Ich schaue viele Sendungen an, die die grauenvollen Themen dieser Welt öffentlich machen, ohne dass sich etwas zu ändern scheint. Ob Flüchtlingsdramen auf dem Mittelmeer, atomare Aufrüstung des Iran, dummes Gerede der rechten Aufhetzer oder generell Warnungen, was böse Menschen im Schatten der Corona-Krise an Rassismus und Kriegstreiberei durchzusetzen versuchen.

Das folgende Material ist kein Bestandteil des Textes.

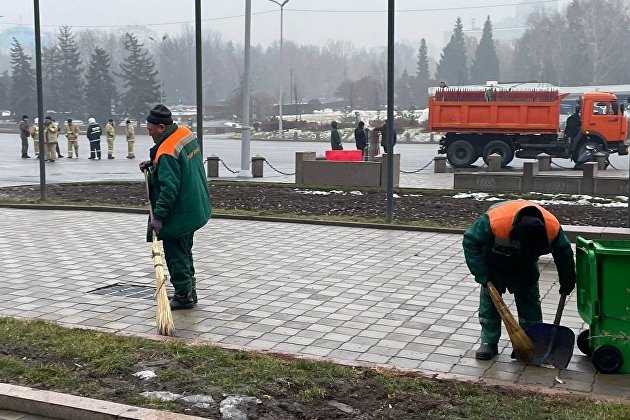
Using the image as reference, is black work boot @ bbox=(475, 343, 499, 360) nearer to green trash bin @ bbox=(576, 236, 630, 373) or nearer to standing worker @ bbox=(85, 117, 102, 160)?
green trash bin @ bbox=(576, 236, 630, 373)

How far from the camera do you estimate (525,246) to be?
201 inches

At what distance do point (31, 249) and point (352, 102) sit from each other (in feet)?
238

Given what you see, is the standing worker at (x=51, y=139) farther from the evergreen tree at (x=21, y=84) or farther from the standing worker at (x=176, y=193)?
the evergreen tree at (x=21, y=84)

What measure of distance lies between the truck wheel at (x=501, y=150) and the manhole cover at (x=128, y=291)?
19602 millimetres

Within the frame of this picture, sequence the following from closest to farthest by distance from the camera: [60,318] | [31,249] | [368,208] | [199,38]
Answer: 1. [60,318]
2. [31,249]
3. [368,208]
4. [199,38]

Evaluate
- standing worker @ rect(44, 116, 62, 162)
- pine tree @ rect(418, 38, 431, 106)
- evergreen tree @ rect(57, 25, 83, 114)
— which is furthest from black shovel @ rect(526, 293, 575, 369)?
pine tree @ rect(418, 38, 431, 106)

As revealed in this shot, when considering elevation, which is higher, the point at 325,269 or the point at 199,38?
the point at 199,38

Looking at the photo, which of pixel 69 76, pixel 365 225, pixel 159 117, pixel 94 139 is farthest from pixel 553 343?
pixel 69 76

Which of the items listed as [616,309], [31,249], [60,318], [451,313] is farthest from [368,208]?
[616,309]

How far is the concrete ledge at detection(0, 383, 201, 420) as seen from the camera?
4398mm

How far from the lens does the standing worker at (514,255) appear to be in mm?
5133

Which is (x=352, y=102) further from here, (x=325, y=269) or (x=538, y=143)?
Result: (x=325, y=269)

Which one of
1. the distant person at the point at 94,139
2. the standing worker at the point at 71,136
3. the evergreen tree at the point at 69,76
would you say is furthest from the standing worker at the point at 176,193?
the evergreen tree at the point at 69,76

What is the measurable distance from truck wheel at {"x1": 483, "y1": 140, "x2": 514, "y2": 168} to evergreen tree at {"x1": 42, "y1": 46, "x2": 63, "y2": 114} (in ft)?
179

Es kann einem nur schlecht werden, weil allem, was da gleichzeitig geschieht, emotional gar nicht hinterherzukommen ist. Die Corona-Krise hatte durch ihren begleitenden Shutdown eine geradezu vereinfachende Struktur über den Globus gelegt. Jetzt fördert die Nervosität der Menschen beim langsamen Auftauchen aus der Privatsphäre in ein öffentliches Leben die ganzen alten emotionalen Ablagerungen zu Tage: Geschichten, die beunruhigen und Ängste schüren.

Die Sprache, die wir verwenden, produziert Bilder

Ich habe mir überlegt, dass eine erhellende Gegenmaßnahme sein könnte, andere Geschichten zu erzählen. Wir wissen dank der Hirnforschung, dass unser Unbewusstes auf Bilder reagiert. Der Gebrauch von Sprache produziert Bilder, und was auf dieser Ebene entsteht, kann ich sehr wohl beeinflussen. Ich kann das Positive benennen und vieles auch in angenehmere Sichtweisen umformulieren. Es geht mir „nicht schlecht“ bewirkt etwas anderes als „es geht mir ganz gut“.

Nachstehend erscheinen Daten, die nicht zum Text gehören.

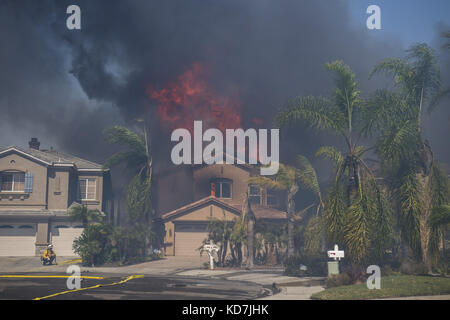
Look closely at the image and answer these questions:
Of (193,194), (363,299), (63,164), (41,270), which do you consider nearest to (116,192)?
(193,194)

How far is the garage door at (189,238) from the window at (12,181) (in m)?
12.7

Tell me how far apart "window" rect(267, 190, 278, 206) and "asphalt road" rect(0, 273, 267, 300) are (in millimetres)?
25562

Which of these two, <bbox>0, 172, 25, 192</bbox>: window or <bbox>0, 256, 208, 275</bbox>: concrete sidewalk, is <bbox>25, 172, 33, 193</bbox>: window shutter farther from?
<bbox>0, 256, 208, 275</bbox>: concrete sidewalk

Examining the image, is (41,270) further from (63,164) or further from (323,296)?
(323,296)

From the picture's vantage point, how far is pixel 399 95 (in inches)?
842

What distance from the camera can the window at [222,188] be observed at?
46688mm

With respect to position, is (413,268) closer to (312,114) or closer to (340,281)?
(340,281)

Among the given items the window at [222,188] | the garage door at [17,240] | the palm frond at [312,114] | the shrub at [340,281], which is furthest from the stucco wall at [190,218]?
the shrub at [340,281]

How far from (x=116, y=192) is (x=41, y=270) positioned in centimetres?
3781

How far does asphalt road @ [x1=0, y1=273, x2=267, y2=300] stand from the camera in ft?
53.0

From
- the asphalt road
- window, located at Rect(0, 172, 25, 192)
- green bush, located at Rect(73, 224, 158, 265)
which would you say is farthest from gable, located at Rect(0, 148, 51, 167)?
the asphalt road

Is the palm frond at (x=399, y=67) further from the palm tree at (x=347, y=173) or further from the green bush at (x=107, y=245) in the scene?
the green bush at (x=107, y=245)

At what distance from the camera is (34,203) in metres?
38.7

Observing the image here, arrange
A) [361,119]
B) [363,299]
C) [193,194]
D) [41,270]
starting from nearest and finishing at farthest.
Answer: [363,299] → [361,119] → [41,270] → [193,194]
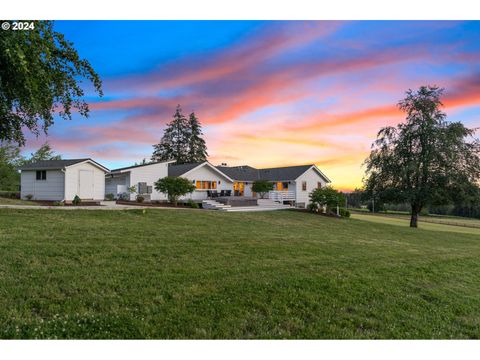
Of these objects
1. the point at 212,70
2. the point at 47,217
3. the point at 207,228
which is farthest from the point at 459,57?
the point at 47,217

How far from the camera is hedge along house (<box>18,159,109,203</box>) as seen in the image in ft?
76.2

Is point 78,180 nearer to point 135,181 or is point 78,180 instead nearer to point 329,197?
point 135,181

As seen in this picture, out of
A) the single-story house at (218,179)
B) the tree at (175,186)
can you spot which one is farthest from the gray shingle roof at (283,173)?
the tree at (175,186)

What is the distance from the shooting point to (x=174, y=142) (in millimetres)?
60375

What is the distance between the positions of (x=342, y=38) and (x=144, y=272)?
10.0 m

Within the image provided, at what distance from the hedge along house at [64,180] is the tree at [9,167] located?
1892 cm

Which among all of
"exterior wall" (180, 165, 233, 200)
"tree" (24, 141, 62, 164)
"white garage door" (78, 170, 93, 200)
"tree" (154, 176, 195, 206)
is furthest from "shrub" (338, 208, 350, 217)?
"tree" (24, 141, 62, 164)

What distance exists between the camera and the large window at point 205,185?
1220 inches

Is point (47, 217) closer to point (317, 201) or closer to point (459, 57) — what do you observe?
point (459, 57)

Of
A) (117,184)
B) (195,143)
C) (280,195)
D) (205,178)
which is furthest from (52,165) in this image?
(195,143)

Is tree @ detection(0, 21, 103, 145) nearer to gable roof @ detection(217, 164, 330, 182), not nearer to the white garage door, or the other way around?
the white garage door

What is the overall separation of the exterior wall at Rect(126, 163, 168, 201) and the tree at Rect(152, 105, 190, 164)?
30565 mm

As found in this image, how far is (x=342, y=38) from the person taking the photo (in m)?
10.7
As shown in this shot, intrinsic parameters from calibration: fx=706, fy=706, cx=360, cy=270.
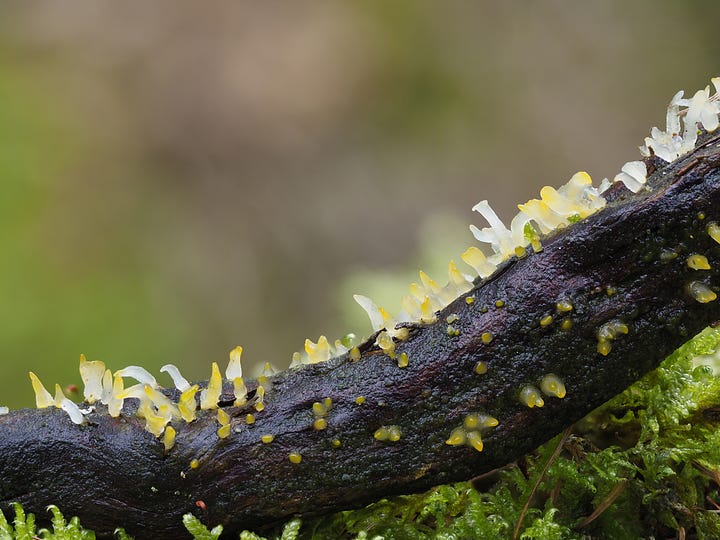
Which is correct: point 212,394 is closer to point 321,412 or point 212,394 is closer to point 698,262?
point 321,412

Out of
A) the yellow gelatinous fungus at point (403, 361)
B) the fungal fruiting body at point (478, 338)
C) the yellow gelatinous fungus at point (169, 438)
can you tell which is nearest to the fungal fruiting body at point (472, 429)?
the fungal fruiting body at point (478, 338)

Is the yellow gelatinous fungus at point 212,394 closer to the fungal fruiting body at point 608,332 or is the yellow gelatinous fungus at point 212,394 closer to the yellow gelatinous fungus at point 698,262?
the fungal fruiting body at point 608,332

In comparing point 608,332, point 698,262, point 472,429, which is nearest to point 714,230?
point 698,262

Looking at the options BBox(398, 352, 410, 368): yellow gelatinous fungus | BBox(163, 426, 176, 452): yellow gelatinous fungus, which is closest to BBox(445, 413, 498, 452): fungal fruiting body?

Astrid Lindgren hat es verstanden, die elementaren Gefühle in ihren Geschichten zur Sprache zu bringen. Wir alle können Geschichten erzählen, tun es jeden Tag, und können bestimmen, ob wir das halbleere oder das halbvolle Glas sehen wollen.

Die Sprach- und Kommunikationswissenschaftlerin Elisabeth Wehling hat über „Politisches Framing“ geforscht und herausgefunden, wie viel Macht in der Sprache liegt und wie sie in der Politik eingesetzt wird. Also kann ich das auch! Die Rapper machen das ganz spontan aus der Hüfte.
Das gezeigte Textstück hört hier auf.